According to observers, Emmanuel Macron’s second five-year term, which he began deprived of his absolute majority in the National Assembly, is clearly marked by “disorder and an absolutist and authoritarian drift of power, to the detriment of values democratic and social aspects of the Fifth Republic”.

Evidenced in this sense, in particular, is the denial of institutions, at their head the National Assembly, where the executive had to draw out the famous article 49.3 of the Constitution more than ten times to pass, without the vote representatives of the people, decisive texts for the political life of the country, led by the much criticized pension reform.

A situation which has not escaped the notice of politicians, intellectuals, defenders of rights and freedoms and the media, both in France and elsewhere, led by the Human Rights League (LDH) which denounced, at the beginning of May, an “authoritarian turn” and a “contempt” for parliamentary and social democracy in France, which now extends to fundamental rights.

The defense of freedoms has become the “hottest subject of the period” in France, while the freedom to demonstrate is called into question by the toughening of the instructions given to the police and gendarmerie forces, including with regard to non-violent citizens, which results in serious injuries, mutilations and toxic instrumentalization of the police forces, wrote Patrick Baudouin, president of the LDH and its presidents and honorary president, in a collective article published in the daily Le Monde.

A few days earlier, the Human Rights Council had called France to order regarding the human rights situation in the country, pointing in particular to attacks against migrants, racial profiling, police violence and excessive use of force by authorities during demonstrations.

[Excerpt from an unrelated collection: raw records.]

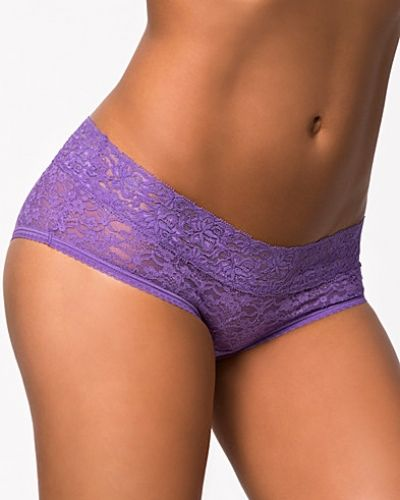 Björn Borg Love All Lace Hotpant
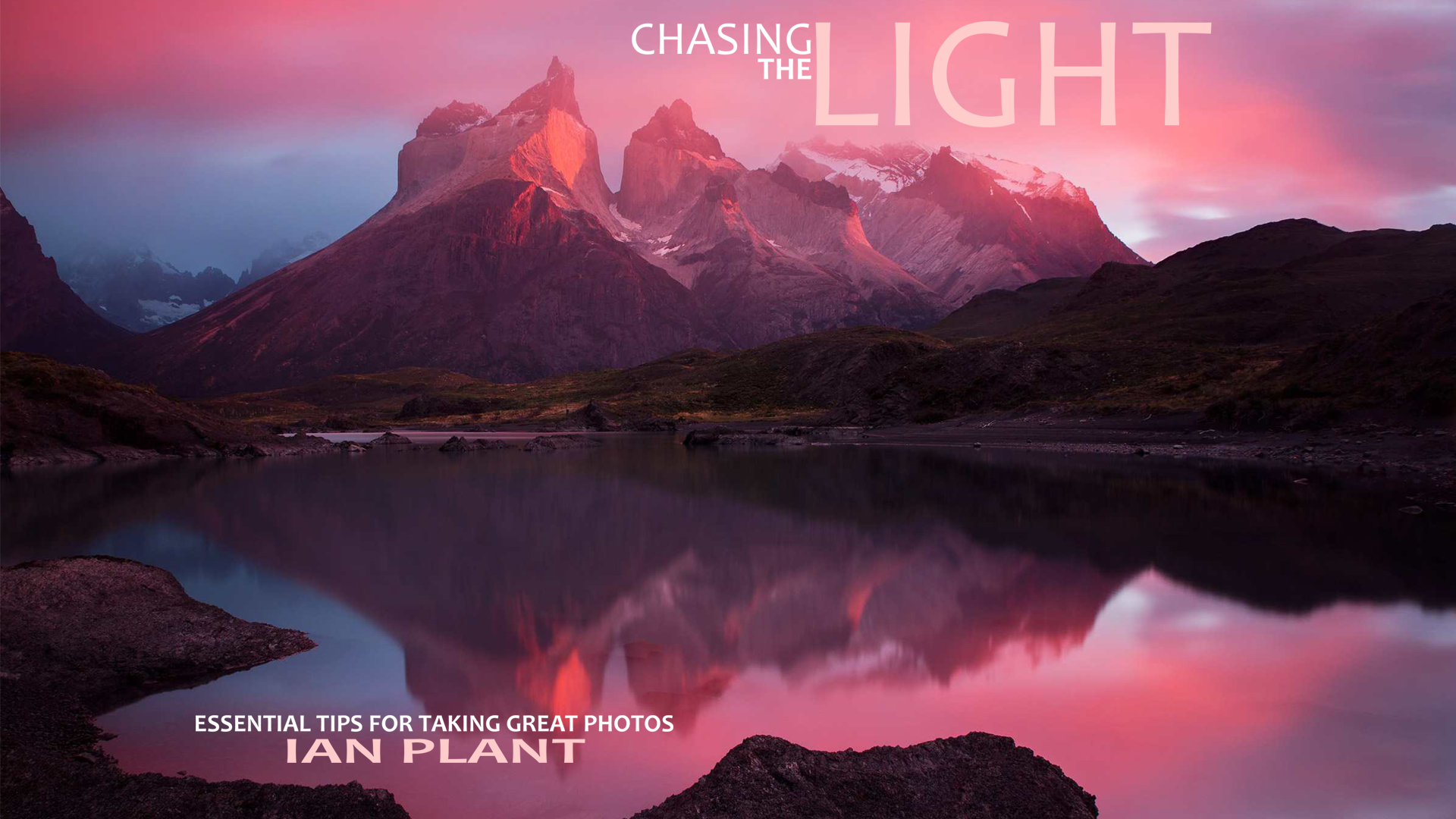 Chasing The Light Ebook Outdoor Photography Guide Landscape Photography Tips Landscape Photography Nature Photography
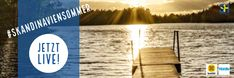 Der grosse Skandinaviensommer 2019 Helsinki, Hotels, Company Logo, Live, Finland, Sweden, Tourism, Summer, Viajes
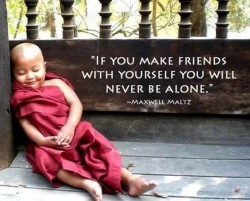 If you make friends with yourself you will never be alone.Maxwell Maltz quotes
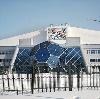 Спортивные комплексы в Архангельске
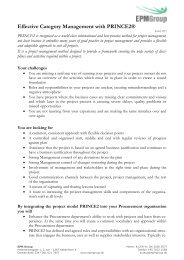 PRINCE2 Foundation produktark - EPM Group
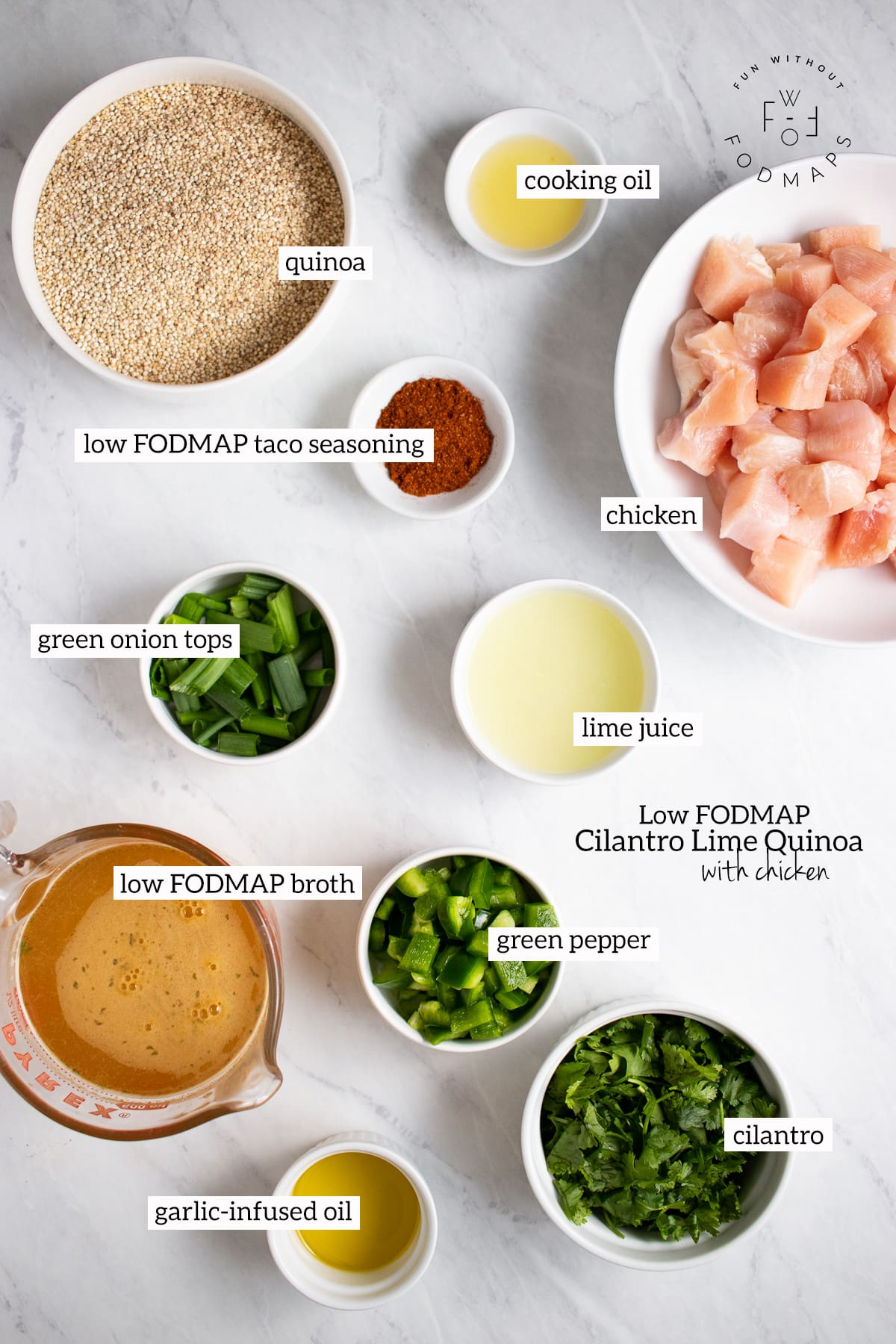 Ingredients needed for Low FODMAP Cilantro Lime Quinoa with Chicken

The signatories of the platform also denounced the forced passage of a power deprived of a parliamentary majority, disavowed by a large majority of citizens, and contested by all the trade union organizations of this country, which has just, according to them, put highlight an unprecedented blockage of the president’s political agenda and a deep democratic crisis, affecting both the real functioning of the institutions of the Republic, social dialogue, the confidence of citizens in those who have the duty to protect them. represent and respect them.

A bleak observation which has not escaped the attention of the recognized anthropologist and historian, Emmanuel Todd, for whom “the entire presidency of Emmanuel Macron is associated with disorder”.

“I sometimes think that Macron survives through disorder,” the historian emphasized in an interview with a French television channel.